- _Task description_
Reproduce word for word the part of the rows below that begins at the line containing "Going from nearest" and stops after the line containing "5. wooden board, located".

[start of The data]

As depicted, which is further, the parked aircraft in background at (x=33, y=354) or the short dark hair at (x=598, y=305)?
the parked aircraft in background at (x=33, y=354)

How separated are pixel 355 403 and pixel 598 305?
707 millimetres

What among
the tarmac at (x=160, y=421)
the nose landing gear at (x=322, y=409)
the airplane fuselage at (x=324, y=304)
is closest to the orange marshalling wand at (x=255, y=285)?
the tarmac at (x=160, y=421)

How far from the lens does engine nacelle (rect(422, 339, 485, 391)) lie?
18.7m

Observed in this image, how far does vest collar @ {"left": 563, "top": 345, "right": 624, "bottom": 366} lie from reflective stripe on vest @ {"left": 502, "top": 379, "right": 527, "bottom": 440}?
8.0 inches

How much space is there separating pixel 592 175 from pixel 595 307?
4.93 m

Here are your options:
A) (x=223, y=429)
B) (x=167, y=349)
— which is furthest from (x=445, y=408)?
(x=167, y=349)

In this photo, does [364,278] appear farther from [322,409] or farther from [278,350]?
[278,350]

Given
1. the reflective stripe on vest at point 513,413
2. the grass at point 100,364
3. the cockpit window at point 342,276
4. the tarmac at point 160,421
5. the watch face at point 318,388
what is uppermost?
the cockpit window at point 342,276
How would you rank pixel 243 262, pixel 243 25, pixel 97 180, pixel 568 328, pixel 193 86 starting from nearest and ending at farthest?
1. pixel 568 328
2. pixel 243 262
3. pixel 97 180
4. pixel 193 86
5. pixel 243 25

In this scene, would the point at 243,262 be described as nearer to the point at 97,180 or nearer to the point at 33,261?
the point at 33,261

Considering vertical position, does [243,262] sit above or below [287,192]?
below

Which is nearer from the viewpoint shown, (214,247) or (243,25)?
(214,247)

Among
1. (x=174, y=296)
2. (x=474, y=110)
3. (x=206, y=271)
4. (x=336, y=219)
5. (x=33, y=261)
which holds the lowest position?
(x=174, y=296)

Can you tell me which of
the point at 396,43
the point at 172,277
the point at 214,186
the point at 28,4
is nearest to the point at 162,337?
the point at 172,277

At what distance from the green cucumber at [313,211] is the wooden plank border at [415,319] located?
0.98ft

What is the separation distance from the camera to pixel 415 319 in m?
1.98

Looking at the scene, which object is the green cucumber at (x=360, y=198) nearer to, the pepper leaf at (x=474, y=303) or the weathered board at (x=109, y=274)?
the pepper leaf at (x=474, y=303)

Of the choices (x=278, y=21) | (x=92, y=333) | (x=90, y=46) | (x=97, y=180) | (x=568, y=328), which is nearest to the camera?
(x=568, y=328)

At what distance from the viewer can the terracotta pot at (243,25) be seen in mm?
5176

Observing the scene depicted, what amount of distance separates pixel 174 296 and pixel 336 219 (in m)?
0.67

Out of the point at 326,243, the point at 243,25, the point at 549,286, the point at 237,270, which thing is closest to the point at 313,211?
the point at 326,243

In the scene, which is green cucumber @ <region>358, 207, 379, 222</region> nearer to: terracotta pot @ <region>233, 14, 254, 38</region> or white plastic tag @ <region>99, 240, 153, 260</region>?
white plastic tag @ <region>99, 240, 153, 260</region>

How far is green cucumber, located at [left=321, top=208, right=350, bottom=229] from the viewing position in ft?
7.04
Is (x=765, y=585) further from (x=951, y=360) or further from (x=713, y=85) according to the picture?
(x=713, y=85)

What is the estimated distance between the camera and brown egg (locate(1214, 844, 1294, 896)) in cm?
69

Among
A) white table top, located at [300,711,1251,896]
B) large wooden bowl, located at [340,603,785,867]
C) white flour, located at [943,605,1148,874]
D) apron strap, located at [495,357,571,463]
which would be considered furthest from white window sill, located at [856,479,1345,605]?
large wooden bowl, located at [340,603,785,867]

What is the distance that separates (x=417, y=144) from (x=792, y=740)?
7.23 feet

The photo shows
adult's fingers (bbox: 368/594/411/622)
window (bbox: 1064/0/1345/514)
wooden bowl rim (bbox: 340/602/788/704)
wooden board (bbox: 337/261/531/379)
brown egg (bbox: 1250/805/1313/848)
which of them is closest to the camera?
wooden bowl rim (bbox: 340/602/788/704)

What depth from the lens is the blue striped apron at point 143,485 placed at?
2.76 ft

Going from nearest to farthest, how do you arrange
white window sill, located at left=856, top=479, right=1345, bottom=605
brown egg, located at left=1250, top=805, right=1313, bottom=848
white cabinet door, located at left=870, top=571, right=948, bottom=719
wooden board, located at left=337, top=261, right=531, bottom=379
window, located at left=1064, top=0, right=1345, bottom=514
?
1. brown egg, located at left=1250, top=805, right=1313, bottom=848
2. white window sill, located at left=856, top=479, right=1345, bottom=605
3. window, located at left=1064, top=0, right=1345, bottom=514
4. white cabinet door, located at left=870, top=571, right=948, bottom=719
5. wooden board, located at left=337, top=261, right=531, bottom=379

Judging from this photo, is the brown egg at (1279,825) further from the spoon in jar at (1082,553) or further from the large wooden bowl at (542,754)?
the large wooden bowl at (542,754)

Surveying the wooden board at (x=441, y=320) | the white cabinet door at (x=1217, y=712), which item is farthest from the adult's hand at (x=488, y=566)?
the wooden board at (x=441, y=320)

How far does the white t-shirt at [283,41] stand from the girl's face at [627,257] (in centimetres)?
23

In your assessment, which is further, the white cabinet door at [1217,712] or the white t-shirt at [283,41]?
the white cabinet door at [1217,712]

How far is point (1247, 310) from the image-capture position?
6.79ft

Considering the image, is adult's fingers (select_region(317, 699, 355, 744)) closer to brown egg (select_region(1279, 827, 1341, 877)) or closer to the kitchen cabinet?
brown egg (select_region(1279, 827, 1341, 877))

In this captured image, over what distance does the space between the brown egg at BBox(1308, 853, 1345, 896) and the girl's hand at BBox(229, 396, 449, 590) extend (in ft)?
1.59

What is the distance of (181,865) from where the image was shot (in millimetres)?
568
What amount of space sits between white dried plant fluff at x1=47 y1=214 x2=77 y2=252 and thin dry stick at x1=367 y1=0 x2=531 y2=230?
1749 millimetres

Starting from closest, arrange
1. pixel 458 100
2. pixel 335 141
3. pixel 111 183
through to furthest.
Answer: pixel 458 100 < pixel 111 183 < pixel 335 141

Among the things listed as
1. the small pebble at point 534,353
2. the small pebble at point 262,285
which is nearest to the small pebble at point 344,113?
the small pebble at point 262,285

[end of The data]

- _Solution_
Going from nearest to farthest, how do you arrange
white window sill, located at left=856, top=479, right=1345, bottom=605
brown egg, located at left=1250, top=805, right=1313, bottom=848
white cabinet door, located at left=870, top=571, right=948, bottom=719
wooden board, located at left=337, top=261, right=531, bottom=379
window, located at left=1064, top=0, right=1345, bottom=514
?
1. brown egg, located at left=1250, top=805, right=1313, bottom=848
2. white window sill, located at left=856, top=479, right=1345, bottom=605
3. window, located at left=1064, top=0, right=1345, bottom=514
4. white cabinet door, located at left=870, top=571, right=948, bottom=719
5. wooden board, located at left=337, top=261, right=531, bottom=379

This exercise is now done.